In celebration of Earth Day 2024, we are delighted to share a recent speech given by Hopkinton, NH 6th grade student, Owen Lanman, during the New Hampshire Project Soapbox Showcase. Owen was able to choose a topic he felt passionate about and then wrote a compelling piece. Thank you to Owen and his teachers at the Hopkinton School District for allowing us to republish this piece! 


Did you know that public schools in the United States produce over 14,500 tons of waste every day? My school addressed this issue head on. Three years ago we were using styrofoam lunch trays and plastic utensils, and didn’t compost at all. That has all changed. Now we have reusable trays and metal silverware, and a composting program that creates nutrient-rich soil for our gardens. 

It wasn’t an easy transition. We had to educate both the staff and students to change their way of thinking about how we can lessen our environmental impact. We needed to be more mindful of our daily habits and choose practices that help reduce global warming, instead of contributing to it.  If our school can do it, so can all schools!

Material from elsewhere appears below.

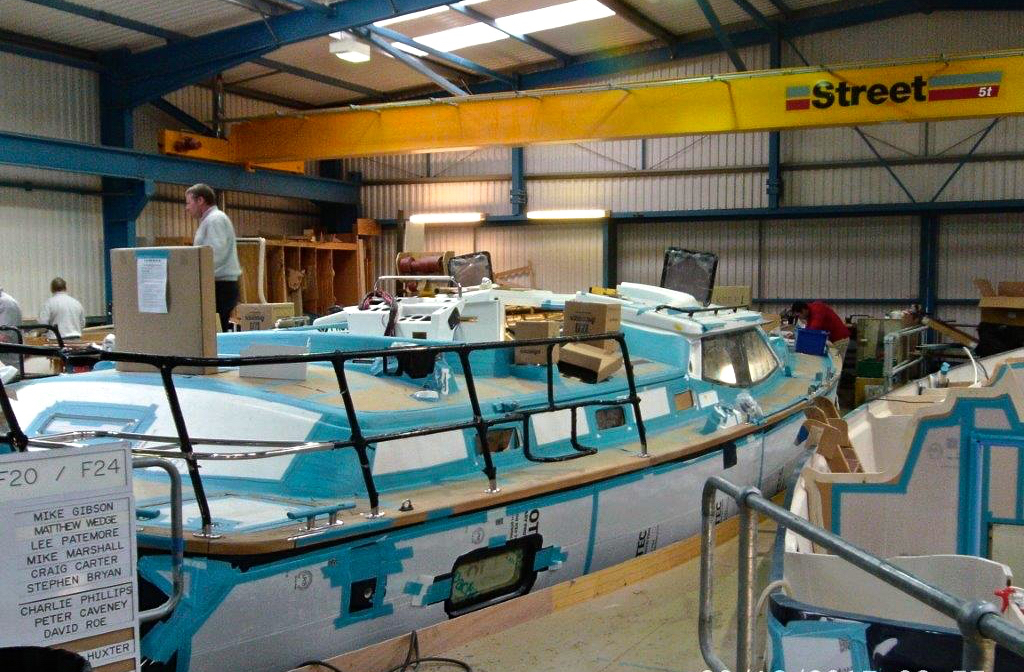 Stern rail installation | Cruising Attitude Sailing Blog - Discovery 55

I’m a “Waste Warrior” at my school, which means I have the important job of helping students learn how to properly sort and dispose of their waste. I also help dump and turn the compost each week. Would you believe that every day we collect an average of 20 pounds of compostable food waste? That’s about 100 pounds a week - almost 2 tons a year of food waste diverted from the landfill! 

Speaking of landfills, did you know that buried and incinerated food waste puts large amounts of greenhouse gasses like methane and CO2 into our atmosphere? If you think composting is gross then landfills are really gross. At our school, we’re not only rebuilding our gardens with nutrient-rich compost, but by keeping all of this food waste out of the landfill, we’re helping the environment too!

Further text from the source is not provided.